### What the exercise asks
Can you transcribe every line exactly and leave the pictures behind?

### Entries provided

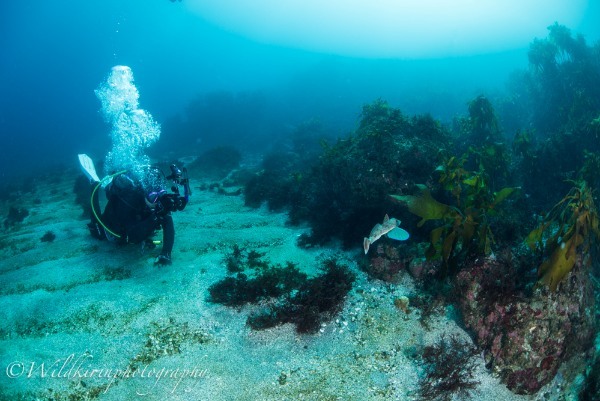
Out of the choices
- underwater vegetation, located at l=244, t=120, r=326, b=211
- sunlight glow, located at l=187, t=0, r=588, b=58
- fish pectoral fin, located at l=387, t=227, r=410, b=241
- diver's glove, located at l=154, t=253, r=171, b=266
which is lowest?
diver's glove, located at l=154, t=253, r=171, b=266

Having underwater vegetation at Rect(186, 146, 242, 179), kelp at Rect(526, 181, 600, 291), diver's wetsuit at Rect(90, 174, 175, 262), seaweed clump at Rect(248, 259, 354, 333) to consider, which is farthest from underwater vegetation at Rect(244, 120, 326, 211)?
kelp at Rect(526, 181, 600, 291)

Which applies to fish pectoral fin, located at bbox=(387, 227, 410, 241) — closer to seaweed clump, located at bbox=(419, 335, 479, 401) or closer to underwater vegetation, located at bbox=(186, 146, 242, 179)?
seaweed clump, located at bbox=(419, 335, 479, 401)

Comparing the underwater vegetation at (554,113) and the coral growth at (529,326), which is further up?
the underwater vegetation at (554,113)

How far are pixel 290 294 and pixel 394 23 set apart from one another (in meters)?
134

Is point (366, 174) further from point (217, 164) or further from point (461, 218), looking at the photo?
point (217, 164)

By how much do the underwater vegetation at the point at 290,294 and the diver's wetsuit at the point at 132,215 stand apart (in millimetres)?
2170

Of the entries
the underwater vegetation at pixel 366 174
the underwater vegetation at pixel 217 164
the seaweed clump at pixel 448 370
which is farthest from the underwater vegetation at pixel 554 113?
the underwater vegetation at pixel 217 164

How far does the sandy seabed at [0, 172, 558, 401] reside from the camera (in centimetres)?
393

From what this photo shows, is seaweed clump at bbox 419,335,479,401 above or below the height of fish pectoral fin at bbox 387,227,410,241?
below

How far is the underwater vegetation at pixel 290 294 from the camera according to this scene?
4.84 metres

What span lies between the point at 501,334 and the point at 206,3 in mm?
152021

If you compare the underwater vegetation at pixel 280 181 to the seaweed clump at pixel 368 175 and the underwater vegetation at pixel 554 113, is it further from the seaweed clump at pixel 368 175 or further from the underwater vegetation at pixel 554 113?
the underwater vegetation at pixel 554 113

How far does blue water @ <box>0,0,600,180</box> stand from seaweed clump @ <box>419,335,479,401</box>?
20.2 metres

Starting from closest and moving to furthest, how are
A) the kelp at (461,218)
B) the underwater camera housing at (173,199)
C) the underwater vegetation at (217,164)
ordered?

### Solution
Out of the choices
- underwater vegetation, located at l=244, t=120, r=326, b=211
- sunlight glow, located at l=187, t=0, r=588, b=58
- fish pectoral fin, located at l=387, t=227, r=410, b=241
- diver's glove, located at l=154, t=253, r=171, b=266
which is lowest?
diver's glove, located at l=154, t=253, r=171, b=266

Having underwater vegetation at Rect(186, 146, 242, 179), kelp at Rect(526, 181, 600, 291), diver's wetsuit at Rect(90, 174, 175, 262), seaweed clump at Rect(248, 259, 354, 333) to consider, which is farthest from underwater vegetation at Rect(244, 120, 326, 211)?
kelp at Rect(526, 181, 600, 291)

Which applies to fish pectoral fin, located at bbox=(387, 227, 410, 241) — closer to seaweed clump, located at bbox=(419, 335, 479, 401) or closer to underwater vegetation, located at bbox=(186, 146, 242, 179)?
seaweed clump, located at bbox=(419, 335, 479, 401)

Comparing the underwater vegetation at (554,113) and the coral growth at (529,326), which is further up?
the underwater vegetation at (554,113)

How far are pixel 290 294 and pixel 394 23 set apart from one another (in meters)?
134

Is point (366, 174) further from point (217, 164) or further from point (461, 218), looking at the photo?
point (217, 164)

By how much do the underwater vegetation at the point at 290,294 and the diver's wetsuit at the point at 132,215 stand apart (in millimetres)?
2170

Of the entries
the underwater vegetation at pixel 366 174
the underwater vegetation at pixel 217 164
the seaweed clump at pixel 448 370
which is farthest from the underwater vegetation at pixel 554 113?
the underwater vegetation at pixel 217 164

How far does the sandy seabed at [0, 172, 558, 401] reside from the camera (in centimetres)?
393

From what this photo shows, is seaweed clump at bbox 419,335,479,401 above or below the height of fish pectoral fin at bbox 387,227,410,241?
below

How far is the underwater vegetation at pixel 290 294 from the camera according to this scene?
4.84 metres

What span lies between the point at 501,334 and the point at 206,3 in mm?
152021

If you compare the underwater vegetation at pixel 280 181 to the seaweed clump at pixel 368 175 and the underwater vegetation at pixel 554 113, is it further from the seaweed clump at pixel 368 175 or further from the underwater vegetation at pixel 554 113?
the underwater vegetation at pixel 554 113

How far does blue water @ <box>0,0,600,180</box> stand from seaweed clump @ <box>419,335,479,401</box>?
20.2 metres

Starting from closest and moving to furthest, how are
A) the kelp at (461,218)
B) the underwater camera housing at (173,199)
C) the underwater vegetation at (217,164)
ordered?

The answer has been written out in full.